4.2Partnership Distributions. Nothing in this policy is intended to limit the ability of a venture capital partnership or other similar entity with which a Director is affiliated to distribute Company securities to its partners, members or other similar persons. It is the responsibility of each affected Director and the affiliated entity, in consultation with their own counsel (as appropriate), to determine the timing of any distributions, based on all relevant facts and circumstances and applicable securities laws.
4.3Underwritten Public Offering. Nothing in this policy is intended to limit the ability of any Covered Person to sell Company securities as a selling stockholder in an underwritten public offering pursuant to an effective registration statement in accordance with applicable securities law.
If the Company is required to impose a “pension fund blackout period” under Regulation BTR, each Director and executive officer shall not, directly or indirectly sell, purchase or otherwise transfer during such blackout period any equity securities of the Company acquired in connection with the service of such person as a Director or officer of the Company, except as permitted by Regulation BTR.
6.penalties for VIOLATION
Violation of any of the foregoing rules is grounds for disciplinary action by the Company, including termination of employment. In addition to any disciplinary actions the Company may take, insider trading can also result in administrative, civil or criminal proceedings which can result in significant fines and civil penalties, being barred from service as an officer or director of a public company, or imprisonment.

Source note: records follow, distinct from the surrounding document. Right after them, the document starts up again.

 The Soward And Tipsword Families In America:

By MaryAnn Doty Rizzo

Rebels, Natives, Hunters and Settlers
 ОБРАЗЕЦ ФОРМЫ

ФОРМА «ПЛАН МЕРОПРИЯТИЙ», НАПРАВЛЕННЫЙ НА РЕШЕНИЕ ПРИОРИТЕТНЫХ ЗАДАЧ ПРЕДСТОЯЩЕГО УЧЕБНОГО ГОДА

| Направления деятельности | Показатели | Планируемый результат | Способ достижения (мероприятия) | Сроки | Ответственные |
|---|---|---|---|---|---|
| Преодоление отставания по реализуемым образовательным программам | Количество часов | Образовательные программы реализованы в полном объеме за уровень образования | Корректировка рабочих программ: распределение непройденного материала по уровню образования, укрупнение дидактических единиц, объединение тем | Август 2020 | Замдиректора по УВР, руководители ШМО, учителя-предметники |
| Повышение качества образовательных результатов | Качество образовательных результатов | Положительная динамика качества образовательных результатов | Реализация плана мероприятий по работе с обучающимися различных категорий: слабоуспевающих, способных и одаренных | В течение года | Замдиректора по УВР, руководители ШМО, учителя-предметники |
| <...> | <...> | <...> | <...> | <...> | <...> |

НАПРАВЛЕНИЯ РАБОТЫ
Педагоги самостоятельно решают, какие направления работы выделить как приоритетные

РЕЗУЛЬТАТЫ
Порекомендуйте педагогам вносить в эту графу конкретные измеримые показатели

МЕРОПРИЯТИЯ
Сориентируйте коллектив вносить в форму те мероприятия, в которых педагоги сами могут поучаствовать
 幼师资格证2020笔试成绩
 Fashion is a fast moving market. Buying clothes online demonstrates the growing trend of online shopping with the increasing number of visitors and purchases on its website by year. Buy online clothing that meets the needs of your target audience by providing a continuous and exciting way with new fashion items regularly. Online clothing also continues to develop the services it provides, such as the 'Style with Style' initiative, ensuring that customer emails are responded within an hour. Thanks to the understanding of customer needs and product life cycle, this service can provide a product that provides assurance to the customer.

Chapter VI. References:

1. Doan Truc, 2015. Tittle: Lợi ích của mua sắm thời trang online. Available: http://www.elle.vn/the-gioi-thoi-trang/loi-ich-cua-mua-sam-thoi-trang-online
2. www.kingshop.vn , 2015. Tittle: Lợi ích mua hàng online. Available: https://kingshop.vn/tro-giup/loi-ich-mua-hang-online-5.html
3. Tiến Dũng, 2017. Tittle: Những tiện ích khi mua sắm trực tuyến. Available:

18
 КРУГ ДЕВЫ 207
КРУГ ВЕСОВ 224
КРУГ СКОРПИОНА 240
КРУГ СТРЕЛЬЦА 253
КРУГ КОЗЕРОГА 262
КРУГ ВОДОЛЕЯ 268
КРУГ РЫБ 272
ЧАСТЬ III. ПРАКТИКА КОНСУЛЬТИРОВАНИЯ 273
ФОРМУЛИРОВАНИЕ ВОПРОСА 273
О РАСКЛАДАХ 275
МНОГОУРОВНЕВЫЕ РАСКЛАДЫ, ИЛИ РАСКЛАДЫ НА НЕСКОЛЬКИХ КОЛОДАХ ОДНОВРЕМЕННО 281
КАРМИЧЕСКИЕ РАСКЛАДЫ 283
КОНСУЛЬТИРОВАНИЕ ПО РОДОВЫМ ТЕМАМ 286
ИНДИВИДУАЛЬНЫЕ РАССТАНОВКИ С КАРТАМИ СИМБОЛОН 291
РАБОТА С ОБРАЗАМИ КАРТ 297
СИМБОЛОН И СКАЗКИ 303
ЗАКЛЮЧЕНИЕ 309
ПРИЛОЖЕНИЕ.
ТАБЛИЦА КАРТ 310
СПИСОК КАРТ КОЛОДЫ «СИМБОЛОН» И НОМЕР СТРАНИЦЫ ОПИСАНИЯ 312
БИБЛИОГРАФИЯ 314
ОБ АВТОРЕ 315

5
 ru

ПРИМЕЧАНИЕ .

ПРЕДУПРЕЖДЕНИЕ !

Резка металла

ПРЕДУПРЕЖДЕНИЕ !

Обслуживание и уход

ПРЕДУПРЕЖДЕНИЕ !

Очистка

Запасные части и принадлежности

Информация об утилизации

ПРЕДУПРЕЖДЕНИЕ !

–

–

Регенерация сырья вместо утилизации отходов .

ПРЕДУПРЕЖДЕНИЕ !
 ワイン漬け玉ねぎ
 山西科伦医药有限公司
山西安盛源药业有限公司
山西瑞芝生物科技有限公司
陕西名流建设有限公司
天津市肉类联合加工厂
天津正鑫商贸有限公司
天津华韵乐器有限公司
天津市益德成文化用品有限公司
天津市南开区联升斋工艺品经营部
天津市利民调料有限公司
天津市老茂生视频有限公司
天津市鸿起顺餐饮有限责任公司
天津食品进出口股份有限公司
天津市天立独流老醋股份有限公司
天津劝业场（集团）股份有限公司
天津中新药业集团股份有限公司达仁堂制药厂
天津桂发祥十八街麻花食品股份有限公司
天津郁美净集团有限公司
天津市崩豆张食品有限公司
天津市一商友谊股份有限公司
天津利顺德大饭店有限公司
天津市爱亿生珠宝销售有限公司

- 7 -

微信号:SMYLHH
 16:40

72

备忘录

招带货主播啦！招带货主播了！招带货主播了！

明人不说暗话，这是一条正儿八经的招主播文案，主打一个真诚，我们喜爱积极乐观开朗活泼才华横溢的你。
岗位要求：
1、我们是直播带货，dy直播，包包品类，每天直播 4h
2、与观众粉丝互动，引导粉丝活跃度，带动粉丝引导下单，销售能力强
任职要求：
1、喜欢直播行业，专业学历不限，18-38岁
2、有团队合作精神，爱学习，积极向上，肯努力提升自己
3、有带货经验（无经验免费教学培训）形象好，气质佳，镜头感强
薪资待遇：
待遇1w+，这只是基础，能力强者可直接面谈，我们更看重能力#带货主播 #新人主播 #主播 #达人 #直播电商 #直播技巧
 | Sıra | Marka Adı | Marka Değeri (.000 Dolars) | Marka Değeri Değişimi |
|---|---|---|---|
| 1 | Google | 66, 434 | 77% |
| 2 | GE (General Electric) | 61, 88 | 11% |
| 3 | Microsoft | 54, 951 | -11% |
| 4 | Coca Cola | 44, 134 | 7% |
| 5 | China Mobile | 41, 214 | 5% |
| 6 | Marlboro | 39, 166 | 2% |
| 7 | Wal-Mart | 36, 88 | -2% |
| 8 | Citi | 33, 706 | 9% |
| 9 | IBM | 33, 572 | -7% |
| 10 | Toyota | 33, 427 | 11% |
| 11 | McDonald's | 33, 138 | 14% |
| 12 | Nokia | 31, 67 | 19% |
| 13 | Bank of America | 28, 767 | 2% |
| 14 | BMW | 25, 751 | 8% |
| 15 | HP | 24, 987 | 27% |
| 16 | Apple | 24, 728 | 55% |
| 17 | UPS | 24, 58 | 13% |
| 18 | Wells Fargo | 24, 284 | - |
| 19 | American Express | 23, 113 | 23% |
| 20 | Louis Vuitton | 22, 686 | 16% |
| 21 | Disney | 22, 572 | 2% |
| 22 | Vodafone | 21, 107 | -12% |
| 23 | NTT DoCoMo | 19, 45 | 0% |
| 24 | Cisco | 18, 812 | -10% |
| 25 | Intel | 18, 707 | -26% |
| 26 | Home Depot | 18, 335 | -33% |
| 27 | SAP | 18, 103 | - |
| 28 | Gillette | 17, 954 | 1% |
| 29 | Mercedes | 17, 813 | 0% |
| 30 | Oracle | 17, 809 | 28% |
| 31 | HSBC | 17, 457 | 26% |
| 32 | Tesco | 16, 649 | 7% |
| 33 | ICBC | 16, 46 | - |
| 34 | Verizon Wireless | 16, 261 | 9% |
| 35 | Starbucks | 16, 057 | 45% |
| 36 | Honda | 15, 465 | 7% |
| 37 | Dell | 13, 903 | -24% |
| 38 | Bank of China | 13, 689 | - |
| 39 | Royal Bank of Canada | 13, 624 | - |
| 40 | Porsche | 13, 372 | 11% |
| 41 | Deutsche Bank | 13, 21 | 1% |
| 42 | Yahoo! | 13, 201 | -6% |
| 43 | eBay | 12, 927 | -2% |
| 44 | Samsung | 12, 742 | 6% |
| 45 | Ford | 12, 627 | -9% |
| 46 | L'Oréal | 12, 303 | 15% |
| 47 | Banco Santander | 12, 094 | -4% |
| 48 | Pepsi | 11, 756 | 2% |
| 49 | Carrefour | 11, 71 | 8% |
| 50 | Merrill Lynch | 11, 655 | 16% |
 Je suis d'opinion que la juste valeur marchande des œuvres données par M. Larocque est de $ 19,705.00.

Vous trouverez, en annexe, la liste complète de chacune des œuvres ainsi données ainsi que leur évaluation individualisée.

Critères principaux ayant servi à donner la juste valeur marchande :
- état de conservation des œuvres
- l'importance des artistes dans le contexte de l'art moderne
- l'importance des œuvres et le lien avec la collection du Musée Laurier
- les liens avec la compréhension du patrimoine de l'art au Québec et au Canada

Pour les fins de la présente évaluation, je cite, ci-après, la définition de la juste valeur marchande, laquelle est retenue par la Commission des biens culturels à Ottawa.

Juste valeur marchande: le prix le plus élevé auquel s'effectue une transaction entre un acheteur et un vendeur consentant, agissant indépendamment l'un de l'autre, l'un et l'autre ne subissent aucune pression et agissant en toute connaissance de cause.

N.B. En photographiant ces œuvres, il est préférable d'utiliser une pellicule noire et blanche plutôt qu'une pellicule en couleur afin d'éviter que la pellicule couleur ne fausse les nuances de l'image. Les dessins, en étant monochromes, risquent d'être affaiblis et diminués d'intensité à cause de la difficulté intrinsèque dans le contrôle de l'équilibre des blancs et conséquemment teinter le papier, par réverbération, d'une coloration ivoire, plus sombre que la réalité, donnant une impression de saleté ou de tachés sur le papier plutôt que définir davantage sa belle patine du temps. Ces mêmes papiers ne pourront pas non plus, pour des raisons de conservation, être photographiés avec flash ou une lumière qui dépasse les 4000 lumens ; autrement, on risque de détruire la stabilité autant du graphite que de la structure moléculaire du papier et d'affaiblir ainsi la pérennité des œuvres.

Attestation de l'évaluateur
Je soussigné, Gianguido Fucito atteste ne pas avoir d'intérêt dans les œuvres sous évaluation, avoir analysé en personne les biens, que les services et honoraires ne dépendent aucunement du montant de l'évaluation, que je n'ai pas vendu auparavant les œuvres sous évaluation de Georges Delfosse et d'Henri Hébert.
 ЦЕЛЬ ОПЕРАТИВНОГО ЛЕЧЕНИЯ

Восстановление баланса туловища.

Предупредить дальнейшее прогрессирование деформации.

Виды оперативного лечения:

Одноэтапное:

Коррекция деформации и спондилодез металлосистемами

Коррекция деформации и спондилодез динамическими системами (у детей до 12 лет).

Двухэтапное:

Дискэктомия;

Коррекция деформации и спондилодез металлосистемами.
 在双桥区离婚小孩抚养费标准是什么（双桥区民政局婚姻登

7.company assistance and EDUCATION; LIMITATION ON LIABILITY
7.1Education. The Company shall take reasonable steps designed to ensure that all Directors and employees of the Company are educated about, and periodically reminded of, the federal securities law restrictions and Company policies regarding insider trading.
7.2Assistance. The Company shall provide reasonable assistance to all Directors and executive officers, as requested by such Directors and executive officers, in connection with the filing of Forms 3, 4 and 5 under Section 16 of the Exchange Act. However, the ultimate responsibility, and liability, for timely filing remains with the Directors and executive officers.
7.3Limitation on Liability. None of the Company, the Chief Financial Officer, the Chief Operating Officer, the General Counsel or the Company’s other employees will have any liability for any delay in reviewing, or refusal of, a request to allow a pledge submitted pursuant to Section 2.3, a request for pre-clearance submitted pursuant to Section 3.3(a) or a trading plan submitted pursuant to Section 4.1. Notwithstanding any pre-clearance of a transaction pursuant to Section 3.3(a) or review of a trading plan pursuant to Section 4.1, none of the Company, the Chief Financial Officer, the Chief Operating Officer, the General Counsel or the Company’s other employees assumes any liability for the legality or consequences of such transaction or trading plan to the person engaging in or adopting such transaction or trading plan.